Rev. Raphael Warnock, Democratic candidate for Georgia senate, greets Stacey Abrams, former candidate for Georgia governor, during a campaign event near Coan Park in Atlanta, Ga., on Tuesday, November 3, 2020. (Photo By Tom Williams/CQ-Roll Call, Inc via Getty Images)
ATLANTA — Ryan Lynch, 41, never cared much about elections. “I didn’t think it mattered,” he said, standing outside a polling location on Election Day waiting for his wife, a first-time voter, to cast her ballot.
A week earlier, Lynch had also voted for the very first time in his life, motivated, he said, by Trump’s handling of the COVID-19 pandemic.
“For me to get out here and vote, you know it’s serious. We need some kind of change. Not even change but somebody that cares,” said Lynch, who is Black and voted Democrat straight down the ticket. “I don’t even know if my vote is going to make a difference, but you know what, I’m going to go see.”
First-time voters like Lynch and his wife have indeed made all the difference in Georgia, propelling a stunning political shift in the state from reliably Republican to fertile battleground for both parties. But the groundwork for this change has been years in the making, as voting rights activists and Democrats changed their strategy in Georgia to focus on mobilizing young people and people of color to loosen Republicans’ stronghold on the state.
Heading into a likely recount, Biden leads President Donald Trump by 7,248 votes. Georgia also holds in its hands the balance of power in the Senate, as its two seats are headed to a runoff in January. In both elections, democratic challengers denied Republican incumbents the 50 percent threshold they need to win, as required by Georgia law. The runoff will test the Democrats’ political machine and ground-game without President Trump on the ballot to motivate voters.
The mere fact that the races are this close is a nightmare scenario for Republicans while thrilling Democrats—fulfilling their long-held dream of making the state competitive.
If Biden wins Georgia, he would become the first Democrat to carry the state since Bill Clinton in 1992, and only the third since 1980, when Georgians favored hometown candidate Jimmy Carter. (Carter was defeated by Ronald Reagan.) But, perhaps more importantly, it portends a broader shift in the country’s political landscape, depriving the Republican party of 16 reliable electoral votes, and providing a blueprint to Democrats for flipping other southern states long regarded as lost causes.
“The south for a generation has been the base on which the Republican party builds.”

[Records shown]

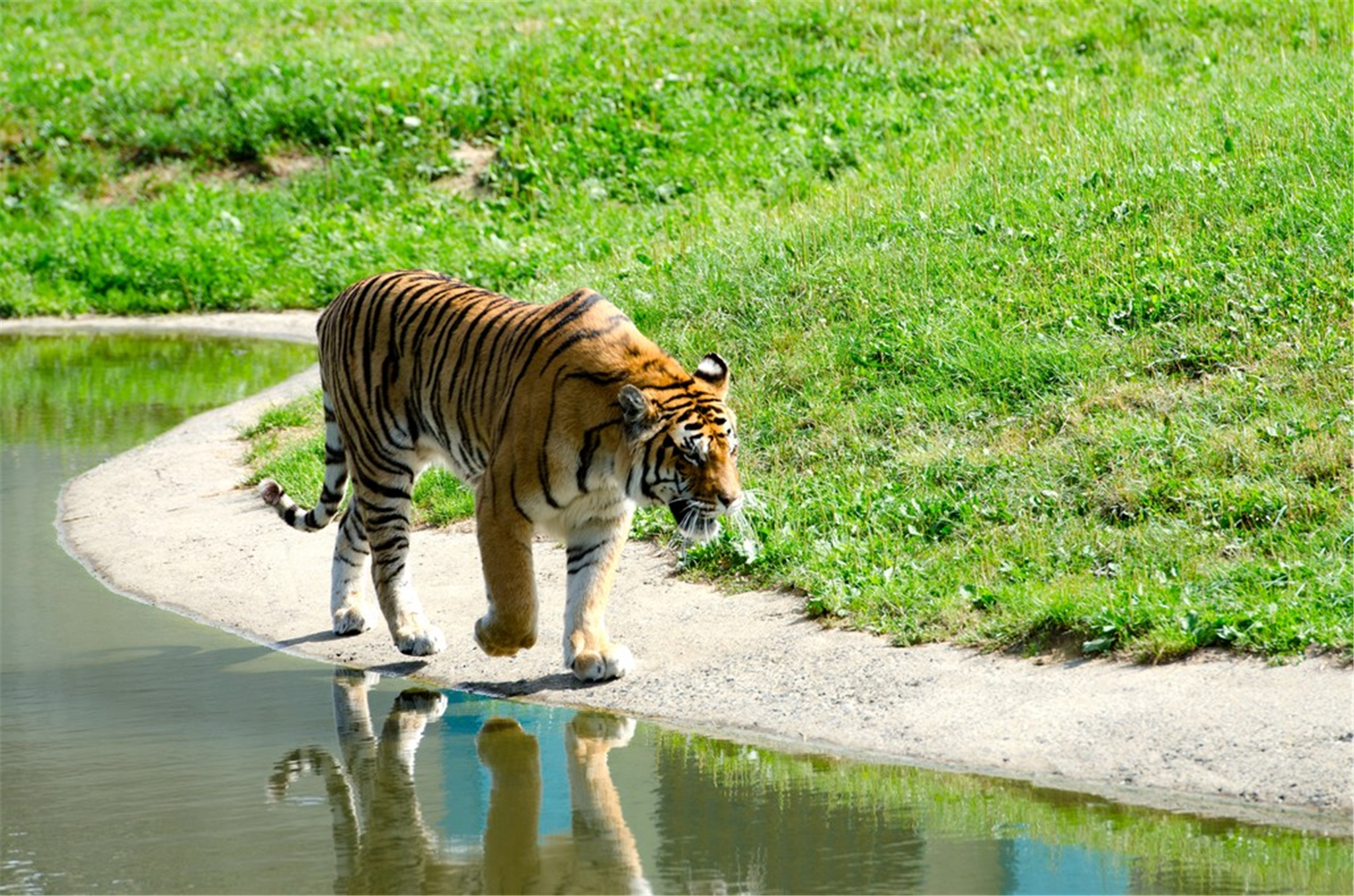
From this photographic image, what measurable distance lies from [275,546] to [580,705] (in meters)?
3.09

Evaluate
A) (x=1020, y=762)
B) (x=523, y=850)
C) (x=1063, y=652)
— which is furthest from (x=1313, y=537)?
(x=523, y=850)

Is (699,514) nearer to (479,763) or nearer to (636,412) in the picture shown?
(636,412)

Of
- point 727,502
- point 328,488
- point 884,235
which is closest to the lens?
point 727,502

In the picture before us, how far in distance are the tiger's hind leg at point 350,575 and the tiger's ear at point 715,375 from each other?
5.91 feet

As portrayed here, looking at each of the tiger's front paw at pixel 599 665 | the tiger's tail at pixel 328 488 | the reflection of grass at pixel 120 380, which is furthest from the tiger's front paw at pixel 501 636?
the reflection of grass at pixel 120 380

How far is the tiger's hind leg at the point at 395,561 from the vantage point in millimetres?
7250

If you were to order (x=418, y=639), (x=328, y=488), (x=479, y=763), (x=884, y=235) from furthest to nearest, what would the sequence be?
(x=884, y=235) < (x=328, y=488) < (x=418, y=639) < (x=479, y=763)

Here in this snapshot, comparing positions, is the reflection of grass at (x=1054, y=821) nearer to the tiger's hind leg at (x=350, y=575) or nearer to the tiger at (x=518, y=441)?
the tiger at (x=518, y=441)

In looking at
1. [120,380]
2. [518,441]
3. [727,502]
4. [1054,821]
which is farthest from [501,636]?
[120,380]

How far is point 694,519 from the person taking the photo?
6.44 m

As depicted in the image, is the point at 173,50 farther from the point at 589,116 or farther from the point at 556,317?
the point at 556,317

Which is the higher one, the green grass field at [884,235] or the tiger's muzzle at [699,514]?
the green grass field at [884,235]

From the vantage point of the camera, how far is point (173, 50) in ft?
75.7

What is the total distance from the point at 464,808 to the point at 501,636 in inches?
47.1
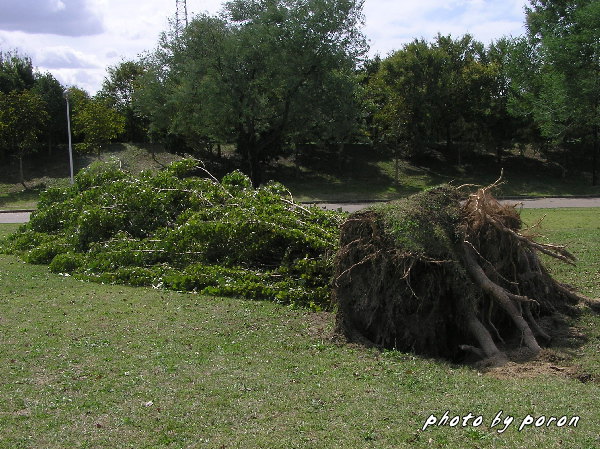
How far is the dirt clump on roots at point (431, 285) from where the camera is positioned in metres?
7.54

[What is required]
In the article on Georgia's political shift, by how many votes does Biden lead Trump heading into a likely recount? The records have no role in what is asked here.

[Exercise solution]
7,248 votes